▶ [What you should do]:
Once the line containing "width=512, height=512 I" is found in the records below, return it and each following line exactly, up to and including the line containing "emerging-flux region: <bbox>385, 342, 392, 354</bbox>", and nothing else.

(Listed entries)

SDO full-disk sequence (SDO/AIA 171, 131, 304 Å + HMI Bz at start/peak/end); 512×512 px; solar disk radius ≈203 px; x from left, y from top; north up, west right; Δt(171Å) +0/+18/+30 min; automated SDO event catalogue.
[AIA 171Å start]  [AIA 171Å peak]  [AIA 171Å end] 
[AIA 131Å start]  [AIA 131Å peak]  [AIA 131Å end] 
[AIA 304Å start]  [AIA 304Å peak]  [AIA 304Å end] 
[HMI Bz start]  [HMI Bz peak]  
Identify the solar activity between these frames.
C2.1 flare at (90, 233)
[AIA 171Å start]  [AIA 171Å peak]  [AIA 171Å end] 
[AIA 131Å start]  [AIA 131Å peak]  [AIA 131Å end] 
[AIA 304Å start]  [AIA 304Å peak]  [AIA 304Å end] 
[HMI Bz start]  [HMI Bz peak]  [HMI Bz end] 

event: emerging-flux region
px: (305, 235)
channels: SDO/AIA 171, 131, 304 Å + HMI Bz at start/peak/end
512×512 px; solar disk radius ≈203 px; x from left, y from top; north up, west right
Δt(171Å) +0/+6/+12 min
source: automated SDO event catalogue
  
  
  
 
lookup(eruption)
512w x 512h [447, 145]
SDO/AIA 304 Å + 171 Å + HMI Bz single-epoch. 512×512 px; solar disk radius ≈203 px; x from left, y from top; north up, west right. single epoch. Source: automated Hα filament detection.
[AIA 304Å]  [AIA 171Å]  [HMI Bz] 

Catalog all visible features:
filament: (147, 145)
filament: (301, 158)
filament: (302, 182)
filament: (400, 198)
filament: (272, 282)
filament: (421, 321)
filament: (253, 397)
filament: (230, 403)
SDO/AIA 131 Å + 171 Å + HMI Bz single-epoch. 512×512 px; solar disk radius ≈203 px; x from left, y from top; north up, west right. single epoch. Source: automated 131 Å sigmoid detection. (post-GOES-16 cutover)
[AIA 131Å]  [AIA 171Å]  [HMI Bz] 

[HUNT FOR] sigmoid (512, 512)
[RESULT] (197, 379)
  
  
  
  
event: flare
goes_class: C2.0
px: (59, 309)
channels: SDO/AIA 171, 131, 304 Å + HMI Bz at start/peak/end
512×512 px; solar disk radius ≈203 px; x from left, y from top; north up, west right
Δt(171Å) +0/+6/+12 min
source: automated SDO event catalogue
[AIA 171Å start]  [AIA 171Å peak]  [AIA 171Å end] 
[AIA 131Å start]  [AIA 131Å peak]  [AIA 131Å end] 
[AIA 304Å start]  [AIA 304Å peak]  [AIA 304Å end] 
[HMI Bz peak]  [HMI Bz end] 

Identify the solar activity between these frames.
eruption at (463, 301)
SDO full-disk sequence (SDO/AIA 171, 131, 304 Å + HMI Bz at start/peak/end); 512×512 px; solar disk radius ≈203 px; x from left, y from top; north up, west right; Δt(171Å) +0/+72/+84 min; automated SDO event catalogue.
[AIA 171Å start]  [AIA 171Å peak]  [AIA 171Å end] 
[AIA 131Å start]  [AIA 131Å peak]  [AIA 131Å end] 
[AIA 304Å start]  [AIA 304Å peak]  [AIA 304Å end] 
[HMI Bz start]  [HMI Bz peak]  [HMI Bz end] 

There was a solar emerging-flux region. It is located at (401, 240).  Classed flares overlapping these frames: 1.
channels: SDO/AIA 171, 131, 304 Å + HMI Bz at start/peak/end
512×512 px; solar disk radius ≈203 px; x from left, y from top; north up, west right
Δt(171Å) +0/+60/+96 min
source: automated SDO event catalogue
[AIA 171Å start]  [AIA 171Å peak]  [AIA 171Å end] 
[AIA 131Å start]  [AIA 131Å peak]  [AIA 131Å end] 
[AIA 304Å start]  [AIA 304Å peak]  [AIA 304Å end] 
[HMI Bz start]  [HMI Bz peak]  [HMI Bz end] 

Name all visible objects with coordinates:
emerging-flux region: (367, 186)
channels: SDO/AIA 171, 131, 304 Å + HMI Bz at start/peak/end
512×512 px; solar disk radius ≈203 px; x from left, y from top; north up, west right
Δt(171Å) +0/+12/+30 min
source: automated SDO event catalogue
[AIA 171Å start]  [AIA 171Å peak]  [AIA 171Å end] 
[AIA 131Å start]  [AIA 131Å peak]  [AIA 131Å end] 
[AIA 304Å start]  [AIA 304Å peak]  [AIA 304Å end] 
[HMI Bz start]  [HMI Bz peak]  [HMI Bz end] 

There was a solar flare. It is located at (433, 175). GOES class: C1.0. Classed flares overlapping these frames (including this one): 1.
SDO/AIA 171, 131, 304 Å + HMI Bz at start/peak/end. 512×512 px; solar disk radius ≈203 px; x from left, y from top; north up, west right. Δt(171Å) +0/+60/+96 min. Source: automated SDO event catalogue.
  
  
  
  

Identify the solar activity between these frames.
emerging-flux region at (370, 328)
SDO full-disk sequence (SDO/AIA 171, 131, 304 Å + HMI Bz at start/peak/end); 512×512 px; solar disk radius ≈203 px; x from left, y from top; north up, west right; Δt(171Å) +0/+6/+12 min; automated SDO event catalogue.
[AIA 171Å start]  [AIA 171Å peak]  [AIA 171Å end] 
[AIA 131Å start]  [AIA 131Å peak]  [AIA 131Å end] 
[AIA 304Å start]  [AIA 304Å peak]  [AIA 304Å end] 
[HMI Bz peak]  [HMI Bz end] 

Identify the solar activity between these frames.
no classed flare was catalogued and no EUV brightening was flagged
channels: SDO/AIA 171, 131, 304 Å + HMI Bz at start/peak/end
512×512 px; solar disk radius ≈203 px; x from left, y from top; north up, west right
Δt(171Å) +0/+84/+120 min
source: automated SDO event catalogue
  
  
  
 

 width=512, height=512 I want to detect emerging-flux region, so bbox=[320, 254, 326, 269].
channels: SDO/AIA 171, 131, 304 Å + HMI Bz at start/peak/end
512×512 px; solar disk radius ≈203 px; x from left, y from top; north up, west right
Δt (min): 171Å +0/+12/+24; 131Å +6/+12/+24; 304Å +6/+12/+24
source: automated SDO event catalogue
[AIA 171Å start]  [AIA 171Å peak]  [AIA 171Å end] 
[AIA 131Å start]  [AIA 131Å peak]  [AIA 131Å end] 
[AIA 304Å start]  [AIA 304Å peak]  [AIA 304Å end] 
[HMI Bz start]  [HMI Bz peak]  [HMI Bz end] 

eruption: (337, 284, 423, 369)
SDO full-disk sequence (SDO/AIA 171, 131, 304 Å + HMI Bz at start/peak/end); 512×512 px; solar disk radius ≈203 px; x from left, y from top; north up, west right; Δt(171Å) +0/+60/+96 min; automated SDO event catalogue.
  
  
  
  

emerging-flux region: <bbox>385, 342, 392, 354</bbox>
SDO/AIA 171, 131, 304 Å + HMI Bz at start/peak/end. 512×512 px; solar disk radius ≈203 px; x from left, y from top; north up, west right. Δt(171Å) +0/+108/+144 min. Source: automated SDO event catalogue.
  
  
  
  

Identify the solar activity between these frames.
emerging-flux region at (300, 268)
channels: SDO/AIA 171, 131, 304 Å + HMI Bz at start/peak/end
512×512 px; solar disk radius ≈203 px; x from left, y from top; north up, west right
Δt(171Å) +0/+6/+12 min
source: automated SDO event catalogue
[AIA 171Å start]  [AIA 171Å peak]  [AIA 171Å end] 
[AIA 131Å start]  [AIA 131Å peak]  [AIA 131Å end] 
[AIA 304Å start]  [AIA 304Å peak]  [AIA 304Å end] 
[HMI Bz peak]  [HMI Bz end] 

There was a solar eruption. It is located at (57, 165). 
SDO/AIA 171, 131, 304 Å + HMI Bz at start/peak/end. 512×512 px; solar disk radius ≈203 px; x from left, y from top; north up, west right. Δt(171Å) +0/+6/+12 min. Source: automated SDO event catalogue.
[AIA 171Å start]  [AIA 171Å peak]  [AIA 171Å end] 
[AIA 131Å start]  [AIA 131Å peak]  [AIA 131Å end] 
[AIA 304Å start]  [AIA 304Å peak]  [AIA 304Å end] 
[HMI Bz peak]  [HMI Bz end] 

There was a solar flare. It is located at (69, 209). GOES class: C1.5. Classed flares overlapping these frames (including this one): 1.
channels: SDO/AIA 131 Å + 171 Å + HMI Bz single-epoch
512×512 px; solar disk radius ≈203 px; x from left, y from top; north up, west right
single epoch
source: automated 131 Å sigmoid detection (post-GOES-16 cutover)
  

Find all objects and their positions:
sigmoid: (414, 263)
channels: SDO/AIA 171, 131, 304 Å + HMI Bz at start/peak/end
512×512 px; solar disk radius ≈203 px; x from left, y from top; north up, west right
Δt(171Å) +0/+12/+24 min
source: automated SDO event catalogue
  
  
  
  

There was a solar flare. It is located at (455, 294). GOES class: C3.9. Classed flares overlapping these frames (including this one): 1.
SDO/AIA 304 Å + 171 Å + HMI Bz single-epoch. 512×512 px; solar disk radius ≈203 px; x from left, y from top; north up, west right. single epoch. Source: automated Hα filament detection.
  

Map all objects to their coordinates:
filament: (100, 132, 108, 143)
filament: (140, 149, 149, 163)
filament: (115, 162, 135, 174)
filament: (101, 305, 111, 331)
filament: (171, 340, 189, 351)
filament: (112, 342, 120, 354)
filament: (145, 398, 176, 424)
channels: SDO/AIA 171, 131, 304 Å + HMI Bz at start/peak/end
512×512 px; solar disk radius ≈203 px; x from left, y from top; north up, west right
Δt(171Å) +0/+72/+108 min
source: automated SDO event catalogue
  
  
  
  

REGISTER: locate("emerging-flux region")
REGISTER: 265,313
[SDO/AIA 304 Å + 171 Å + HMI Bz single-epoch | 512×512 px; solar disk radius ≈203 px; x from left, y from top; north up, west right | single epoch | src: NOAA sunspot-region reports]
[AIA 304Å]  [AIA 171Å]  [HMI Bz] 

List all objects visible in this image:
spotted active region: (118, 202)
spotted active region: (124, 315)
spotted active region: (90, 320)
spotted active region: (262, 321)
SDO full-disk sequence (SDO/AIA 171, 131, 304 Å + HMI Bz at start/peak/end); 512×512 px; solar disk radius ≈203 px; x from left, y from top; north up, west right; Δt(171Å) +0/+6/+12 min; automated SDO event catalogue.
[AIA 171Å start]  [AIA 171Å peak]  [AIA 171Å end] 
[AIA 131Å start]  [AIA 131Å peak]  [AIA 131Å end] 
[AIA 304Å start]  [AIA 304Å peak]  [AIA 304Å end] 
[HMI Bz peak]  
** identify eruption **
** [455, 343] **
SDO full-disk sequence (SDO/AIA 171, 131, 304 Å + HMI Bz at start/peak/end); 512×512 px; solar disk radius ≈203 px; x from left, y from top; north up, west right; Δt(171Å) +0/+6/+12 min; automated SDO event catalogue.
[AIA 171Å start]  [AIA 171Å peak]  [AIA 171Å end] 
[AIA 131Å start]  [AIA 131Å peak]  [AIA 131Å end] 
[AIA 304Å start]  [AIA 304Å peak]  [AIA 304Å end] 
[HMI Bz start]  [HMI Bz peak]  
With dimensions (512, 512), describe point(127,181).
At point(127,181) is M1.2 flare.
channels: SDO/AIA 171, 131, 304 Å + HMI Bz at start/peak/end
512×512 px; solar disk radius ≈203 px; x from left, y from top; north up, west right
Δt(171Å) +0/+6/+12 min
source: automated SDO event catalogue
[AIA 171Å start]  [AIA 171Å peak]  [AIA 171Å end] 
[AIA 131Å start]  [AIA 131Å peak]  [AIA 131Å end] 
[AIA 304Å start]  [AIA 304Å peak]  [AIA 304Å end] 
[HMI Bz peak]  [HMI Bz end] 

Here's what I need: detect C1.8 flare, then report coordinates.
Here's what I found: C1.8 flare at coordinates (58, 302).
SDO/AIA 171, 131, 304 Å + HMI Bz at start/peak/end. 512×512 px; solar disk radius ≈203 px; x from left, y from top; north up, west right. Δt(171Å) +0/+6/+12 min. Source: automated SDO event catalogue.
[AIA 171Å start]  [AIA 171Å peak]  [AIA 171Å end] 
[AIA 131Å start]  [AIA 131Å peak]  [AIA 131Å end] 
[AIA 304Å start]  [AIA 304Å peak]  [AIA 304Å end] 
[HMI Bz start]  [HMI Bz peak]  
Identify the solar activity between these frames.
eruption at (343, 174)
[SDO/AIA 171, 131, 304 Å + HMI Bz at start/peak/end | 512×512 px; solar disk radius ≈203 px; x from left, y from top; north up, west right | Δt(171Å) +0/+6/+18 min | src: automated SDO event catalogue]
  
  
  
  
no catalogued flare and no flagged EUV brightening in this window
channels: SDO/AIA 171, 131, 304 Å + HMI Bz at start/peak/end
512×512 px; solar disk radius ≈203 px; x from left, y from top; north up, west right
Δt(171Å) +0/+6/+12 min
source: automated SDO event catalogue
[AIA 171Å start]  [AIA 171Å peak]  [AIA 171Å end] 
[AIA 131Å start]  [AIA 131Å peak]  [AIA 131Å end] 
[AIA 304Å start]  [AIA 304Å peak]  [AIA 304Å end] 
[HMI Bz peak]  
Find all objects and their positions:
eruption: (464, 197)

(End Listed entries)

▶ [Result for this task]:
 width=512, height=512 I want to detect emerging-flux region, so bbox=[320, 254, 326, 269].
channels: SDO/AIA 171, 131, 304 Å + HMI Bz at start/peak/end
512×512 px; solar disk radius ≈203 px; x from left, y from top; north up, west right
Δt (min): 171Å +0/+12/+24; 131Å +6/+12/+24; 304Å +6/+12/+24
source: automated SDO event catalogue
[AIA 171Å start]  [AIA 171Å peak]  [AIA 171Å end] 
[AIA 131Å start]  [AIA 131Å peak]  [AIA 131Å end] 
[AIA 304Å start]  [AIA 304Å peak]  [AIA 304Å end] 
[HMI Bz start]  [HMI Bz peak]  [HMI Bz end] 

eruption: (337, 284, 423, 369)
SDO full-disk sequence (SDO/AIA 171, 131, 304 Å + HMI Bz at start/peak/end); 512×512 px; solar disk radius ≈203 px; x from left, y from top; north up, west right; Δt(171Å) +0/+60/+96 min; automated SDO event catalogue.
  
  
  
  

emerging-flux region: <bbox>385, 342, 392, 354</bbox>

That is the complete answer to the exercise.